Forever and ever.

By Watson87, in 'English to Latin Translation', Nov 1, 2010.

  1. Watson87 New Member

    I came across the phrase "Per omnia saecula saeculorum" in one of the books from the Dean Koontz series "Odd Thomas". It is said to mean "forever and ever".

    I was just curious as to what is the correct way to say "Forever and ever" in latin. Upon researching it, I found quite a few different ways such as "In saecula saeculorum".

    Which is the correct, proper translation?
  2. Nikolaos schmikolaos

    • Censor
    Per omnia saecula saeculorum is literally something like "through all the ages of ages". In saecula saeculorum means something like "for the ages of ages".

    If that is attested and common, I'd go with that. I personally have never seen it before, but I am fairly new to Latin. The two look equally correct, though, even though their literal translations don't sound great.
  3. Watson87 New Member

    Ah yes, I forgot to include that in my search it did say that the literal meaning is something along the lines of "ages and ages" which is roughly translated to mean Forever and ever. If it helps, it was in the Dean Koontz book that took place in a monastery. So it may have some sort of religious background?
  4. miroslaw New Member

    I checked with William Robertson's dictionary od latin phrases - it confirms what Nikolaos suggested.

    There are also other similar way of expressing phrase Forever and ever for example :
    Thy throne o God is forever and ever. - Thronus Tuus Deus in saeculum et in aeternum

    A conceptual translation perhaps :
    In aeternum et semper - literally "Forever and always"
  5. scrabulista Consul

    • Consul
    Gloria Patri, et Filio, et Spiritui Sancto. Sicut erat in principio, et nunc, et semper, et in saecula saeculorum. Amen.

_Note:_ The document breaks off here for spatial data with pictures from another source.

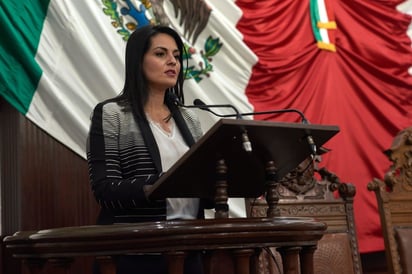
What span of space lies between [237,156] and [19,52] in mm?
1318

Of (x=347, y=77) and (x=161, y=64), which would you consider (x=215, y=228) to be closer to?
(x=161, y=64)

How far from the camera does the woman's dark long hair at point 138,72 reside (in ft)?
5.35

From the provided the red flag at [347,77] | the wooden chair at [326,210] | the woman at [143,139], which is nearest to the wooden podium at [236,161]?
the woman at [143,139]

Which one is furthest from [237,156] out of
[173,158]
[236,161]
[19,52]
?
[19,52]

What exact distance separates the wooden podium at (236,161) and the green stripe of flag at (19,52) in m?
1.18

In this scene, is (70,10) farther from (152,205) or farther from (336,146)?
(336,146)

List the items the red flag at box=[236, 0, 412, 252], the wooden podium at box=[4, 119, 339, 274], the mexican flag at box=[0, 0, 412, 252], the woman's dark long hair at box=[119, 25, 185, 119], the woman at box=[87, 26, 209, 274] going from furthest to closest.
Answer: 1. the red flag at box=[236, 0, 412, 252]
2. the mexican flag at box=[0, 0, 412, 252]
3. the woman's dark long hair at box=[119, 25, 185, 119]
4. the woman at box=[87, 26, 209, 274]
5. the wooden podium at box=[4, 119, 339, 274]

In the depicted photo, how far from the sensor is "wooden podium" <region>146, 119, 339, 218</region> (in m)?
1.14

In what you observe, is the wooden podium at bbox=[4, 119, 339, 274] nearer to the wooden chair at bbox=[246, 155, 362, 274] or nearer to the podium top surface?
the podium top surface

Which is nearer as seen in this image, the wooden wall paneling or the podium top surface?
the podium top surface

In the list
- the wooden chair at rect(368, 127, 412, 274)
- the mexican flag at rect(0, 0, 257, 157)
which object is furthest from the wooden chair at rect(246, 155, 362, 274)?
the mexican flag at rect(0, 0, 257, 157)

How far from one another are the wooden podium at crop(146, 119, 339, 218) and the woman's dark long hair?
382 millimetres

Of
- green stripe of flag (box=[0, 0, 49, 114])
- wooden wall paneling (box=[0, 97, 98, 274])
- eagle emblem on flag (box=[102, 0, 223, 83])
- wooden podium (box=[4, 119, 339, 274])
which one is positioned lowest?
wooden podium (box=[4, 119, 339, 274])

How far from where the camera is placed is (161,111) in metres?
1.69
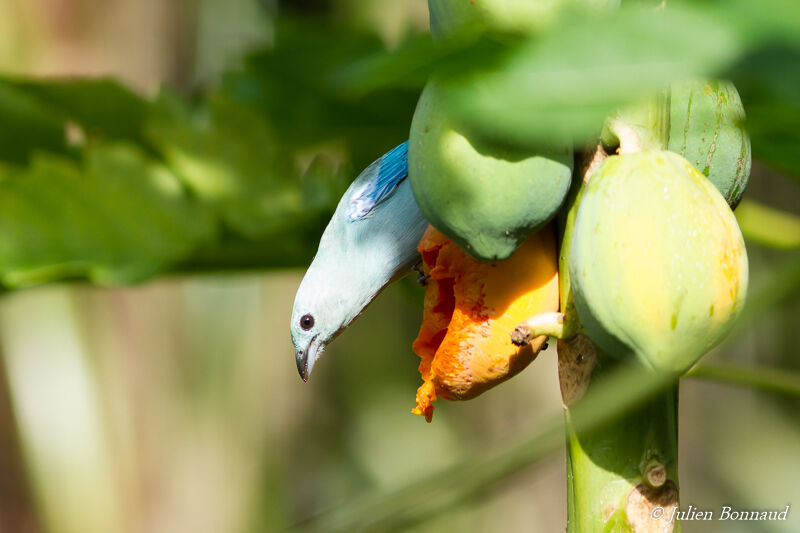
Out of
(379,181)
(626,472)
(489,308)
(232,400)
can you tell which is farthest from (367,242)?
(232,400)

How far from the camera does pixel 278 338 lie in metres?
2.29

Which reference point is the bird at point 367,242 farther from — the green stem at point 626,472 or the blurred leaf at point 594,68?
the blurred leaf at point 594,68

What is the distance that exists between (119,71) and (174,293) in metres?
0.63

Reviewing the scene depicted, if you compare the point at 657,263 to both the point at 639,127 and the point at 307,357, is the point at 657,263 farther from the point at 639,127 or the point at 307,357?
the point at 307,357

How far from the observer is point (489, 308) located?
0.58 meters

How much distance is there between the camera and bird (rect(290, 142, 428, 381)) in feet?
2.48

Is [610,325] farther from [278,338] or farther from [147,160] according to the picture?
[278,338]

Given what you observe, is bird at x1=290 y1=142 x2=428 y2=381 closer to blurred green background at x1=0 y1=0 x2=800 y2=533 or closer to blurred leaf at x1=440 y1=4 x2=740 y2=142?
blurred leaf at x1=440 y1=4 x2=740 y2=142

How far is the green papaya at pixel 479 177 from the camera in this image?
492 millimetres

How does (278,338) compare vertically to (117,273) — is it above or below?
below

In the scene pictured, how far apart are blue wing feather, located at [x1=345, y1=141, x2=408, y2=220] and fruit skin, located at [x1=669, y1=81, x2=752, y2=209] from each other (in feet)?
0.95

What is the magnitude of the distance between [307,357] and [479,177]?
532 millimetres

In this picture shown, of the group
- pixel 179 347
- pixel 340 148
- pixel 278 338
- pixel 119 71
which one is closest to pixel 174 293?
pixel 179 347

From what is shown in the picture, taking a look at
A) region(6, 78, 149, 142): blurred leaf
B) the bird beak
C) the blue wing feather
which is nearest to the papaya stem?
the blue wing feather
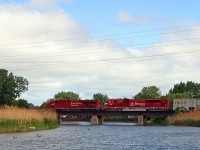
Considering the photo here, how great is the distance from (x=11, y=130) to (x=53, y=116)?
29.2 m

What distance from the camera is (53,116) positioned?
95.4m

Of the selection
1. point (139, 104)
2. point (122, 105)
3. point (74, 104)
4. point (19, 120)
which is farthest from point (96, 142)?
point (74, 104)

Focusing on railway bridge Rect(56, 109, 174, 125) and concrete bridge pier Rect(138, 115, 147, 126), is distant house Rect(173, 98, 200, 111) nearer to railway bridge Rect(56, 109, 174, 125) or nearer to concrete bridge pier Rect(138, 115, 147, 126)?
concrete bridge pier Rect(138, 115, 147, 126)

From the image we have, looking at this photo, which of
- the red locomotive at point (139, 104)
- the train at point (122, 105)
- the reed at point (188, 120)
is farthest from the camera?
the train at point (122, 105)

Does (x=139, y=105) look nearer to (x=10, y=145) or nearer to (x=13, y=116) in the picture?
(x=13, y=116)

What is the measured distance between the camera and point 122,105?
517 feet

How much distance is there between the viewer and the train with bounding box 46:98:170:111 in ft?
513

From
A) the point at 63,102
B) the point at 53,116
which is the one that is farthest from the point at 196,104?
the point at 53,116

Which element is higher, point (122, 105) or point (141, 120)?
point (122, 105)

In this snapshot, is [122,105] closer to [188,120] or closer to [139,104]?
[139,104]

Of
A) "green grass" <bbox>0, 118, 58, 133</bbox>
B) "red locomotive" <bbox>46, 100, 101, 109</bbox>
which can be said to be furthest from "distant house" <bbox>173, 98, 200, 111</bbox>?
"green grass" <bbox>0, 118, 58, 133</bbox>

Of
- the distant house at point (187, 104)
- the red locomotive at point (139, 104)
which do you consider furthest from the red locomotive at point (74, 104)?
the distant house at point (187, 104)

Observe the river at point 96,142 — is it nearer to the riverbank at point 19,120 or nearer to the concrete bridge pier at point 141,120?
the riverbank at point 19,120

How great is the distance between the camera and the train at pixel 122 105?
15650 cm
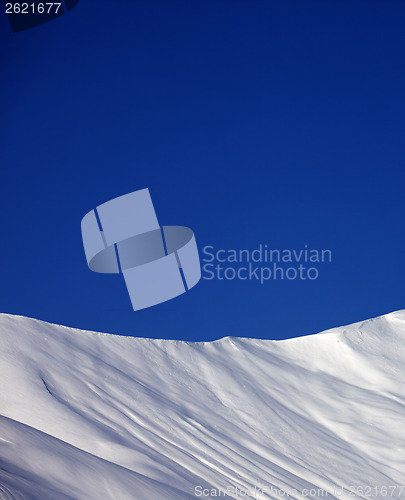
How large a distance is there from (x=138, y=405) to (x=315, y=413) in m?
8.28

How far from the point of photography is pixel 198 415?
23.0 meters

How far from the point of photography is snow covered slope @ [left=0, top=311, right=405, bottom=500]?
527 inches

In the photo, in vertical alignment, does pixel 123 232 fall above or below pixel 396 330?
above

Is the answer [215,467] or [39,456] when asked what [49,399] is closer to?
[215,467]

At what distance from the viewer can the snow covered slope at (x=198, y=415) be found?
44.0 feet

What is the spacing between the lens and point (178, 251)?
18.5m

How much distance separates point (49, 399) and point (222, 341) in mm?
12985

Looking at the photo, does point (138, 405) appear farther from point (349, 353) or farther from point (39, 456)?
point (349, 353)

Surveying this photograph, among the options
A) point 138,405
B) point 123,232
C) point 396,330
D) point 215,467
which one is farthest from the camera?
point 396,330

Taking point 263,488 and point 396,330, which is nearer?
point 263,488

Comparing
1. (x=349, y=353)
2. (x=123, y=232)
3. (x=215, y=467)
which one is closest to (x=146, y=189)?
(x=123, y=232)

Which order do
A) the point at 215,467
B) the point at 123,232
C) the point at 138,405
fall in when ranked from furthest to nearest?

    "Glory [be] to the Father, and to the Son, and to the Holy Ghost. As it was in the beginning, is (and) now and ever shall be -- world without end. (always, and in the ages of ages). Amen."
  6. Nooj Civis Illustris

    • Civis Illustris
    Sydney, Australia
    Yeah it's from the NT. It might be a Hebraism (or Aramaicism) where you say X of Xes to emphasise greatness. So the Holy of Holies is an example.